**RECORDS PROVIDED:**
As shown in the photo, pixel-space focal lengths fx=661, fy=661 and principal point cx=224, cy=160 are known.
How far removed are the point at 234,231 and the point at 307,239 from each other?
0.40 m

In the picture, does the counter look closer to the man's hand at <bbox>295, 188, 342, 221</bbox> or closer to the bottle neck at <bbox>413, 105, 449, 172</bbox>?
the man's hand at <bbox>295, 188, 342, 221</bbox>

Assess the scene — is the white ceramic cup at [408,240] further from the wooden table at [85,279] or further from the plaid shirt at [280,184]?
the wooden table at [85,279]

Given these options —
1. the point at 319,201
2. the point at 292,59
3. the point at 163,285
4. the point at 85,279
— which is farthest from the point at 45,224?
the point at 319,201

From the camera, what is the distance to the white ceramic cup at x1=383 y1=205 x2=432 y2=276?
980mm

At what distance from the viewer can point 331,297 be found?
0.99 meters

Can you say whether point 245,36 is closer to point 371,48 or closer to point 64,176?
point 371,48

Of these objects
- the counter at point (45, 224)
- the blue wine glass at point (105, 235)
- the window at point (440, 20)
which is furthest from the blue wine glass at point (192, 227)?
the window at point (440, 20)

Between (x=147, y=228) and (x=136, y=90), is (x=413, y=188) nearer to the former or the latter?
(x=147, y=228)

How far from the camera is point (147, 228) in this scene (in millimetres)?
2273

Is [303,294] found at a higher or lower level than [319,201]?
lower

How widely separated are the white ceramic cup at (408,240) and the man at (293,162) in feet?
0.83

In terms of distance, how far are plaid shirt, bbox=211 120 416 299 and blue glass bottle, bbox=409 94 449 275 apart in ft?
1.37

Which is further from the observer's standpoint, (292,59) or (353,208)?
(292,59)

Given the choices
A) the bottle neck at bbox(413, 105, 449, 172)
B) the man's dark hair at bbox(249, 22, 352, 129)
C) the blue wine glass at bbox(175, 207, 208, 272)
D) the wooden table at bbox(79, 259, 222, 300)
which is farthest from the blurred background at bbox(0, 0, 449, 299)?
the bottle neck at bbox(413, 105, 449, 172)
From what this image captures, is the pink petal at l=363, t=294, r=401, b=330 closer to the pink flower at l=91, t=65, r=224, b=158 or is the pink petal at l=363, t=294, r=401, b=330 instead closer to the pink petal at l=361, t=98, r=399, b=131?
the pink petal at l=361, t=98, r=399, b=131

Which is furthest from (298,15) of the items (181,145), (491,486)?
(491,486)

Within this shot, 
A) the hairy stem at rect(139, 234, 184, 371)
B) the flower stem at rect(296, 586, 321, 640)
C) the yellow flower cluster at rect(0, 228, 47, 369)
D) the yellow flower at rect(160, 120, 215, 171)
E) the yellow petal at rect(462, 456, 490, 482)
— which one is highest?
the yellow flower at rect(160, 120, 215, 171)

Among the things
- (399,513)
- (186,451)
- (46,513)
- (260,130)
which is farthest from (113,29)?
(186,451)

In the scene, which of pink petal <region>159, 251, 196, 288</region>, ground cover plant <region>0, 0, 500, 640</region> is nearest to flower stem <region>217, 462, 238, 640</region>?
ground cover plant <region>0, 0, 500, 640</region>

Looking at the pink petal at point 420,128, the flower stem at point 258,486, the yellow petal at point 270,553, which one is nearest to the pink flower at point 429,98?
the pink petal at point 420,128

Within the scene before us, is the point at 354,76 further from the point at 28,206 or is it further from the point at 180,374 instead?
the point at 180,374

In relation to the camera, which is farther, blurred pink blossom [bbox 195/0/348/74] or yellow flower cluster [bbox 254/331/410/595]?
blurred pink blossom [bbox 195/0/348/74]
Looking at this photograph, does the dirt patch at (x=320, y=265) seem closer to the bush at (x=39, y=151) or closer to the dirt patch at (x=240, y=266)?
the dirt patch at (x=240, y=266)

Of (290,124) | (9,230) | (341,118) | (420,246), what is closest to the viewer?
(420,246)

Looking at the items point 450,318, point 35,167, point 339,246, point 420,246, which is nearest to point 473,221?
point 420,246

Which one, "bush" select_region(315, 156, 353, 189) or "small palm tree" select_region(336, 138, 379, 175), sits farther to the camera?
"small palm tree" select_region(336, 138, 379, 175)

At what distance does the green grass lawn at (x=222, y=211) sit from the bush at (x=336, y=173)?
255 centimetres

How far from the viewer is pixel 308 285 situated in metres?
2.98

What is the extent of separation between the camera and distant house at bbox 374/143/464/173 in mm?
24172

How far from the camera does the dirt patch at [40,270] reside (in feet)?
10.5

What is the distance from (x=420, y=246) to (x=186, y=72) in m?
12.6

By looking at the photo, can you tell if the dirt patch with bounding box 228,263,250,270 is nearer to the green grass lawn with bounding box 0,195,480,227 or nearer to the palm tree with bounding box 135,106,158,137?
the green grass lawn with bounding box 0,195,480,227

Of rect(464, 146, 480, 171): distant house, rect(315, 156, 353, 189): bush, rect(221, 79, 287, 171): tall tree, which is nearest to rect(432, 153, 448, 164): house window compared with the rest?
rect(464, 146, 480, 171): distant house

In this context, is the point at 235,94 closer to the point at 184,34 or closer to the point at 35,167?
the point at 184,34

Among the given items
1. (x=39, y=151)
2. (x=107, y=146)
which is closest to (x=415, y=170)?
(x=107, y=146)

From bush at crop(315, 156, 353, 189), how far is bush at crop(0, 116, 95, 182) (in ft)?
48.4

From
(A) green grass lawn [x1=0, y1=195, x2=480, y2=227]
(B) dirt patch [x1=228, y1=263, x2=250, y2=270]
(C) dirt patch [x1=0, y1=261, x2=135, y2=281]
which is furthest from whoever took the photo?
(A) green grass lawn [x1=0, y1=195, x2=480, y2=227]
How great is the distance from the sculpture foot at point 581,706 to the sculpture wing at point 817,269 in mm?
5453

* * *

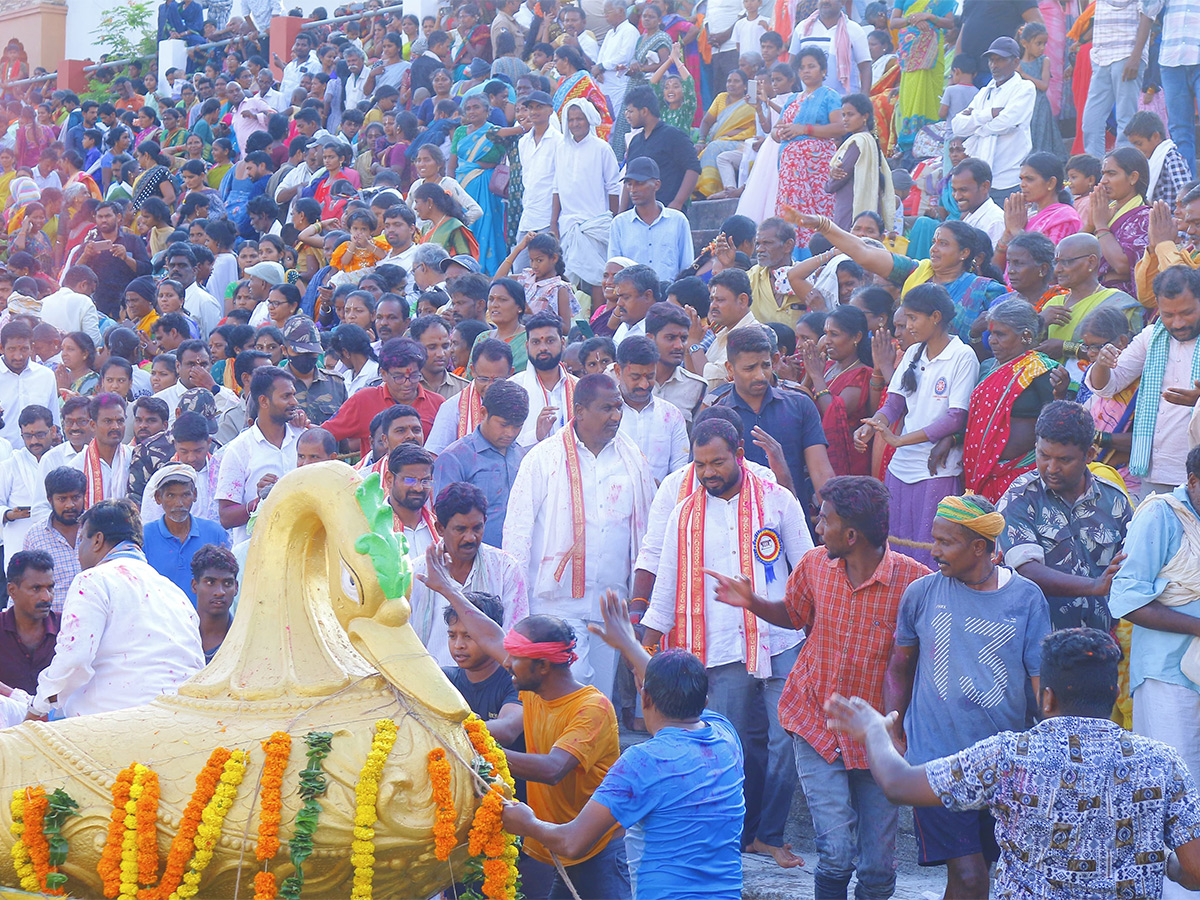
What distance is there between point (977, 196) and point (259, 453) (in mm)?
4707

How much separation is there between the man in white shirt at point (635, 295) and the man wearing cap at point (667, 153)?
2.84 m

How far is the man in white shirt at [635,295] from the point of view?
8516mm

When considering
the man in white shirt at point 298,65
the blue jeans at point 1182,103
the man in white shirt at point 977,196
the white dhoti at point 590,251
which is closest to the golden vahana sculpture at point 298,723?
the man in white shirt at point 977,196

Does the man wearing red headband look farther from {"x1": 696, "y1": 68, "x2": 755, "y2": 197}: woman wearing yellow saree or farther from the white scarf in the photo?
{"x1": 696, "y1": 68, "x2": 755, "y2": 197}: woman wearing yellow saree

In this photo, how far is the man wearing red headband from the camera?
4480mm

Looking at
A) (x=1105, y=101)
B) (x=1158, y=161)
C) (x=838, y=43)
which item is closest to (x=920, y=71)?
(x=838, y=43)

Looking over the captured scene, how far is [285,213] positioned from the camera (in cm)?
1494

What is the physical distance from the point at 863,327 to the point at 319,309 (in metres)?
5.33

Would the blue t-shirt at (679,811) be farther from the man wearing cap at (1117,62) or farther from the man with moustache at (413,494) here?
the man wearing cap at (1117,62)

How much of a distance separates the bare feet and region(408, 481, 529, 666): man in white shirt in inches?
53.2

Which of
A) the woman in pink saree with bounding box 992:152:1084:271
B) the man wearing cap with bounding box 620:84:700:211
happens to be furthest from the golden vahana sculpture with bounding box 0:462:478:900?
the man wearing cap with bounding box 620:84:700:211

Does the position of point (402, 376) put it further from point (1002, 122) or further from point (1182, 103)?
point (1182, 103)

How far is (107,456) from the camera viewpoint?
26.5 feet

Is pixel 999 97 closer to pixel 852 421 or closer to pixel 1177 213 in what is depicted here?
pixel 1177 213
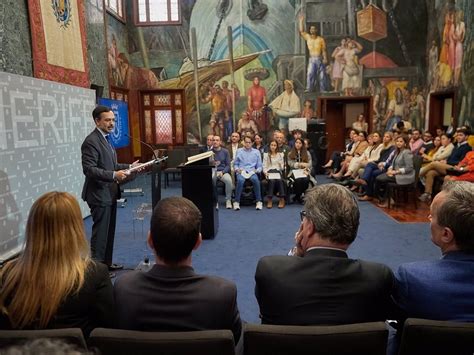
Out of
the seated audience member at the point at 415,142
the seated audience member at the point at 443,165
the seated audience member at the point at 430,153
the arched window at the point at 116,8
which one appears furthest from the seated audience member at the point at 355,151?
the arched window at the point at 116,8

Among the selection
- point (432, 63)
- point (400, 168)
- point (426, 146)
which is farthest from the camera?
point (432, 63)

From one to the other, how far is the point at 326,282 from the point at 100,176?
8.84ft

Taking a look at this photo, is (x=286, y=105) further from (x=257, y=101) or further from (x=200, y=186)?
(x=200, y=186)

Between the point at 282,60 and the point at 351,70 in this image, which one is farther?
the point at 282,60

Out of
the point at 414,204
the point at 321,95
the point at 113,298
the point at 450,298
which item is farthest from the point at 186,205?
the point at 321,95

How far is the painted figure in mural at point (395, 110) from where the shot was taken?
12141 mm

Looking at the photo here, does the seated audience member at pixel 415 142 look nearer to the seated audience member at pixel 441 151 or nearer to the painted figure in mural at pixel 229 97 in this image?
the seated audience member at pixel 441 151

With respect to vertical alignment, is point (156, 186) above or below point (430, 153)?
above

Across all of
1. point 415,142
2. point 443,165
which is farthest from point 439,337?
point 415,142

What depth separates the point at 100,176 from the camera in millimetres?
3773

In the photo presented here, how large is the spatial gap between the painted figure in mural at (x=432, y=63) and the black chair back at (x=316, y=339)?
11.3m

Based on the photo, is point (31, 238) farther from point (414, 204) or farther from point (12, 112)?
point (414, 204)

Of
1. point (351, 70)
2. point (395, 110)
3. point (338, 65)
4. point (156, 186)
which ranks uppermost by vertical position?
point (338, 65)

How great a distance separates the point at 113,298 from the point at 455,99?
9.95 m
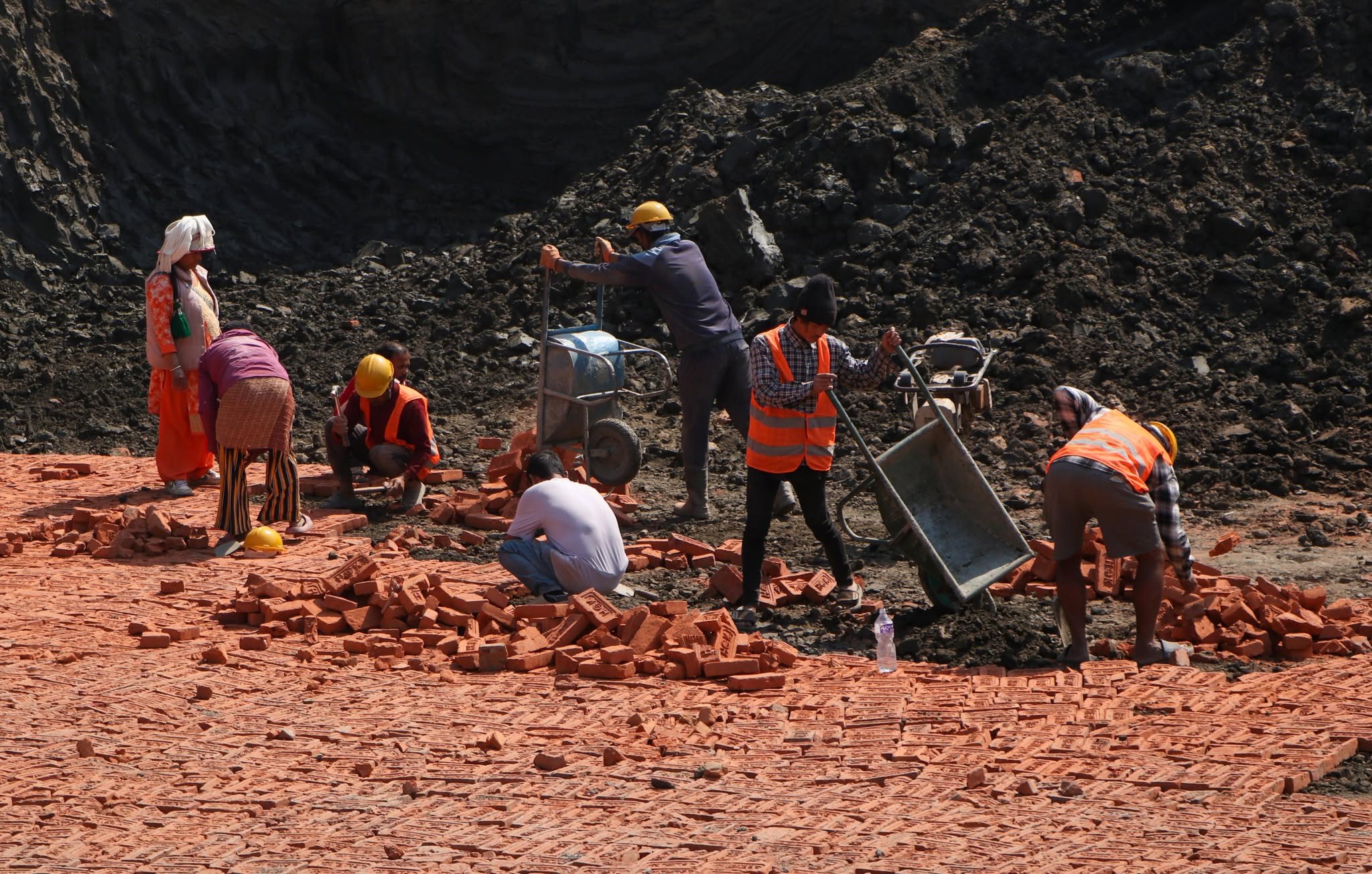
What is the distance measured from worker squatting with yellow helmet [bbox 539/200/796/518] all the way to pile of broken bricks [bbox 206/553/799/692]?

**REQUIREMENT:**
Reproduce the stretch from "With respect to" through "What is the distance measured", swapping "photo" for "image" and leaving everything else the same. Omit the pictures.

**EXERCISE RESULT:**
With respect to vertical alignment, is point (156, 186) above or below point (430, 153)?
above

Across all of
1. point 415,142
2. point 443,165
which is farthest from point 439,337?
point 415,142

What depth separates the point at 100,176 from the camera in millimetres?
3773

In the image presented here, how large is the spatial gap between the painted figure in mural at (x=432, y=63) and the black chair back at (x=316, y=339)?
11.3m

Based on the image, is point (31, 238) farther from point (414, 204) or farther from point (12, 112)?
point (414, 204)

Of
1. point (351, 70)
2. point (395, 110)
3. point (338, 65)
4. point (156, 186)
which ranks uppermost by vertical position?
point (338, 65)

How great a distance separates the point at 113,298 from the point at 455,99?
9.95 m
What is the distance measured from worker squatting with yellow helmet [bbox 539/200/796/518] all the way to pile of broken bricks [bbox 206/553/799/692]?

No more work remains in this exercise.